17.4 End Game

Now let us compare what we have found to the well known solution of (HGRAIL). In that theory there are two Riccati equations due to Doyle, Glover, Khargonekar and Francis. These are the DGKF X and Y equations. One can read off that the E11 equation which we found is the DGKF equation for Y -1, while the Riccati equation which we just analyzed is the DGKF X equation.
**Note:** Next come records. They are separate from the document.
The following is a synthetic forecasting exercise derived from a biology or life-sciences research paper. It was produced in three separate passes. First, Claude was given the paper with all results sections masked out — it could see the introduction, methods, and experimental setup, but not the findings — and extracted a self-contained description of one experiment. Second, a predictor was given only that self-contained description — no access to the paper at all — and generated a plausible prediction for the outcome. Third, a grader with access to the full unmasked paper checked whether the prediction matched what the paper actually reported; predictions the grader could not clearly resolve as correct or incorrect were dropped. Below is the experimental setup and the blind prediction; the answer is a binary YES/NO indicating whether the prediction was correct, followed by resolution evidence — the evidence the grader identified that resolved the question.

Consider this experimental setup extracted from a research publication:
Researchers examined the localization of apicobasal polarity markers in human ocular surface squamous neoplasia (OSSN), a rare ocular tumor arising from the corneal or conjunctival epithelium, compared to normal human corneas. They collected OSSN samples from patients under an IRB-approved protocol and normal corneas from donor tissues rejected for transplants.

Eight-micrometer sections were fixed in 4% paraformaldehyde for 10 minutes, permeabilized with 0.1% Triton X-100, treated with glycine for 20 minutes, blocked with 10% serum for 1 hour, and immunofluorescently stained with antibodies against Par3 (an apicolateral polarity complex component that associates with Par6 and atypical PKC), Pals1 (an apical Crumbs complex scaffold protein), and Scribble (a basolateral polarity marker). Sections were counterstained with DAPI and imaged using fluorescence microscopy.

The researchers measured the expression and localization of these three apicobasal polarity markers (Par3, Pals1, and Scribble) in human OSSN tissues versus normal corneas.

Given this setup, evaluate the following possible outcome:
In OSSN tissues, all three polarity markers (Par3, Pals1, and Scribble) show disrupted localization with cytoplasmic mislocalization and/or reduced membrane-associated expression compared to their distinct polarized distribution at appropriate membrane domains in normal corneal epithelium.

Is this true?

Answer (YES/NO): YES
Indeed what we have proved is that if (HGRAIL) has a solution with Eij invertible and if b and c are given by formulas Out[8] and Out[9] in §17.3.2, then

(1) the DGKF X and Y -1 equations must have a solution
(2) X and Y are self-adjoint
(3) Y -1 - X is invertible

Now we turn to the converse. The straightforward converse of the above italicized statement would be: If items (1), (2) and (3) above hold, then (HGRAIL) has a solution with Eij invertible and b and c are given by formulas Out[8] and Out[9] in §17.3.2. There is no reason to believe (and it is not the case) that b and c must be given by the formulas Out[8] and Out[9] in §17.3.2. These two formulas came about in §17.3.2 and were motivated by “excess freedom” in the problem. The converse which we will attempt to prove is:

Proposed Converse 17.1 If items (1), (2) and (3) above hold, then (HGRAIL) has a solution with Eij invertible.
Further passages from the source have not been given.